Tom: “Actual foreign”? Let’s not forget that Livin’ La Vida Loca came in two versions, complete with near-identical videos.

Tim: What a partying, beachy, summery track this is, and the video makes it abundantly clear that that is precisely what it’s meant to be.

Tom: Yep. It’s basically the last World Cup song, “This Time For Africa“, only filtered through a Latin American lens.

Tim: What with it being his second turn at doing an official World Cup song, it’s hard not to compare it to The Cup of Life, and I think it stands up very well indeed. A great track, for a competition I would otherwise do my best to avoid.

Tom: It’s not my cup of tea, but it’s good to know that they’re following the true meaning of modern sport: product placement.

Tim: Right – who’d have thought that Sony makes a phone that’s waterproof?

Ricky Martin – Más

Ooh, like it a LOT.

Tom: My opening sentence was originally going to be: “I expect to see an English version of this out in a couple of months, probably with a harder beat behind it.”

Tim: Ooh, like it a LOT.

Tom: Turns out that Ricky Martin’s management are way ahead of me, and “Freak of Nature” will be out pretty damn soon.

Tim: Still good, but to be honest I wasn’t really listening to the words – just the general sound of it. Probably because I was still in a ‘this is foreign’ frame of mind.

Tom: I still prefer the original, though. It’s got a great shoutalong chorus (“más” means “more”), whereas the English chorus of ‘fun fun fun’ is a bit too Beach Boys-esque to really work in this track.
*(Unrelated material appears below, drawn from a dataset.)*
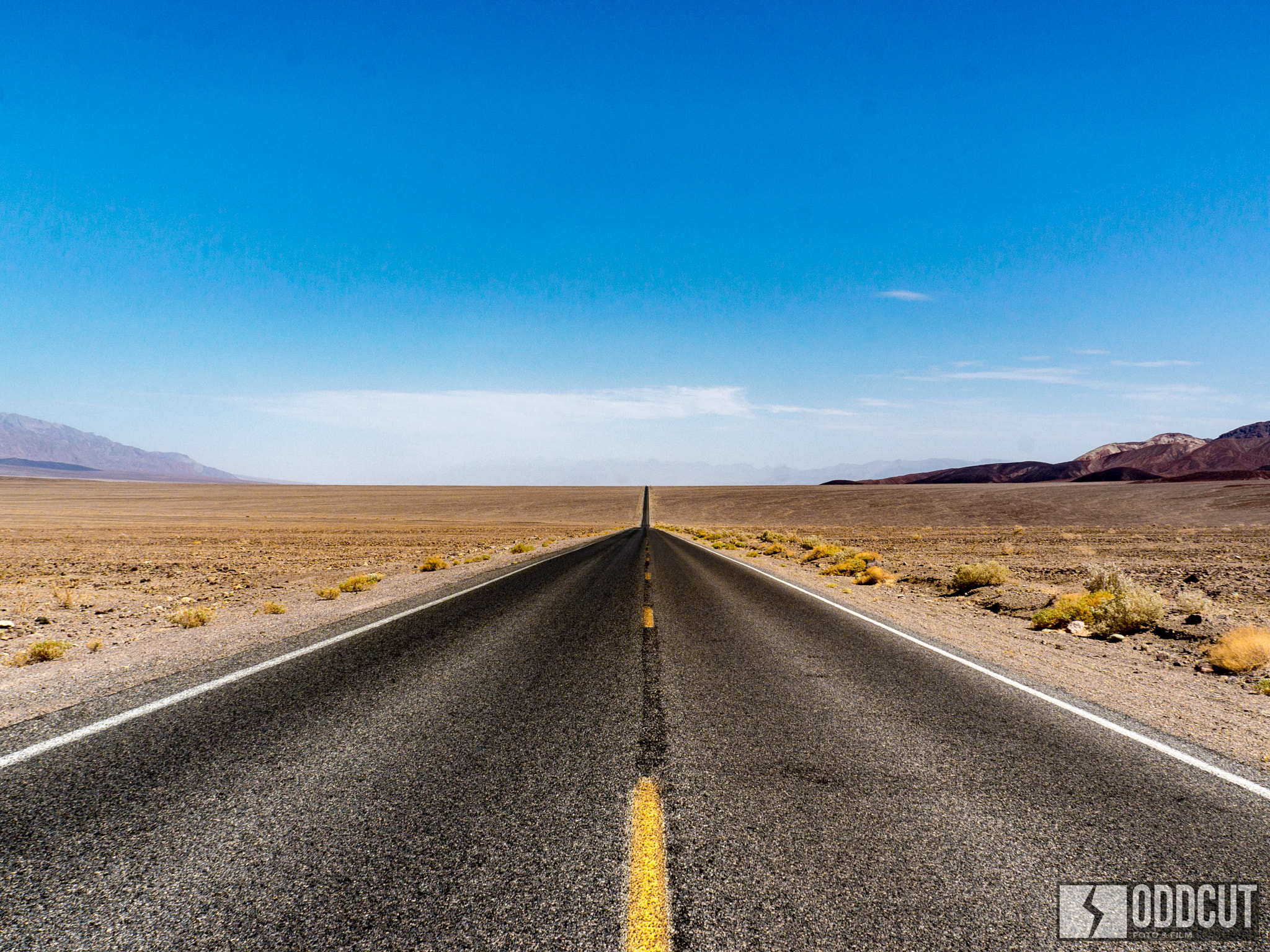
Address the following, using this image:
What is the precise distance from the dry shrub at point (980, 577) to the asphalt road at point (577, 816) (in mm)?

It’s bloody good, quite frankly.

Tim: It is, it really is, although after about three and half minutes I was ready for an ending. And not in my usual ‘I’m bored’ way, but in a ‘this is dragging a bit’ way.

Tom: Somehow, it manages to still sound like Ricky Martin while still being a modern pop song: for someone who most of the world still associates with Livin’ La Vida Loca, that’s not a bad feat.

I have to ask, though – what’s going on with the lopsided half-shaven hairstyle?

Tim: Well, I saw that and immediately thought prison. It’s probably not that, though.